Last year…last year was challenging. Nearly every day I woke up dreading what stupid, cruel, destructive act Trump had committed overnight. I did what I could, with monthly contributions to good organizations such as Black Lives Matter and Planned Parenthood. I voted in local elections, because those are the building blocks for state and national politics. And I wrote. I wrote because I needed to. I wrote, because my fiction is part of speaking out against the horror show that is the alt-right.

And with writing, came a number of wonderful things in 2017. Not!Sherlock sold to Harper Voyager. I cannot express how much joy this gives me—that Janet Watson and Sara Holmes will see the world. That my editor gave me feedback to make the book better, stronger, and more true to itself. That my publisher came up with the perfect cover art for both my characters and their story.

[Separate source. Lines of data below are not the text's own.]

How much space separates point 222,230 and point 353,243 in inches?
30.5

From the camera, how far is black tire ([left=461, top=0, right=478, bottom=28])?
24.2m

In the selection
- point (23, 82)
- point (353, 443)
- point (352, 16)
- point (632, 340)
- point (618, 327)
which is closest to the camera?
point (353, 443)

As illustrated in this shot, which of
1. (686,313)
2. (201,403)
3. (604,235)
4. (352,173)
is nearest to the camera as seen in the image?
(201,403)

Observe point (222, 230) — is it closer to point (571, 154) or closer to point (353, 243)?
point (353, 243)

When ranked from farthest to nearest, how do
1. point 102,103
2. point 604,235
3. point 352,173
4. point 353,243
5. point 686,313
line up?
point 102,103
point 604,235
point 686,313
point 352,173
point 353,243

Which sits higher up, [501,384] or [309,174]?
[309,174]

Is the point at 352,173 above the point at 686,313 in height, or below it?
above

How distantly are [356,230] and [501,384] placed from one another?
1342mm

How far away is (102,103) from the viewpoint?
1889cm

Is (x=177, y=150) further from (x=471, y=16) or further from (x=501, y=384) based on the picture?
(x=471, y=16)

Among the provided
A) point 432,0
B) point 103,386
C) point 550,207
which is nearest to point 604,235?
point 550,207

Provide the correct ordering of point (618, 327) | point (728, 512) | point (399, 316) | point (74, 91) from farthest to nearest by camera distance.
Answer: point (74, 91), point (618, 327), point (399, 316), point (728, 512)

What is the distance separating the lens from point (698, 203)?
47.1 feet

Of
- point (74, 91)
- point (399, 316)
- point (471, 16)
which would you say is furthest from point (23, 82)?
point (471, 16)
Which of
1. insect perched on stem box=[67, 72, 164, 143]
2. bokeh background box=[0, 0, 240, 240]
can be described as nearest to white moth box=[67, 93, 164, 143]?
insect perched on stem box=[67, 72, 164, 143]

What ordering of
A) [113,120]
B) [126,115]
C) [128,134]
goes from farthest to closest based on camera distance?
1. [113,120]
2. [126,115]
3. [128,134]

So what did I accomplish last year? None of my modest goals, as it turns out. A Study in Honor and one sequel sold in January, with the editorial letter following soon after that. I spent several months carefully reworking the plot and prose to address my editor’s concerns. By June, the manuscript was formally accepted. Around the same time, I started work on a detailed synopsis and sample chapters for the sequel. Once my editor approved those, I dove into the rest of the new book. This past month, I broke through the 50K mark, with around another 30K to go.

And let’s not forget the dayjob. In March, I hired an awesome developer, who has the skills and experience we so desperately needed for that position. He’s also a nice guy, and we get along very well. At the same time, work has not slowed one bit. The finance director has dozens of ideas for more reports, more applications, more processes he’d like to see automated.

What about this new year? This year, let’s try just two goals:

  • Finish Not!Sherlock#2 by the contract date
  • Write a synopsis and sample chapters for a possible third book in the series

And that’s it. Oh, sure, I’ll be doing the usual promotion work associated with a book release. And sure, I hope to get more writing accomplished, but I can’t tell yet, what that “more” should be.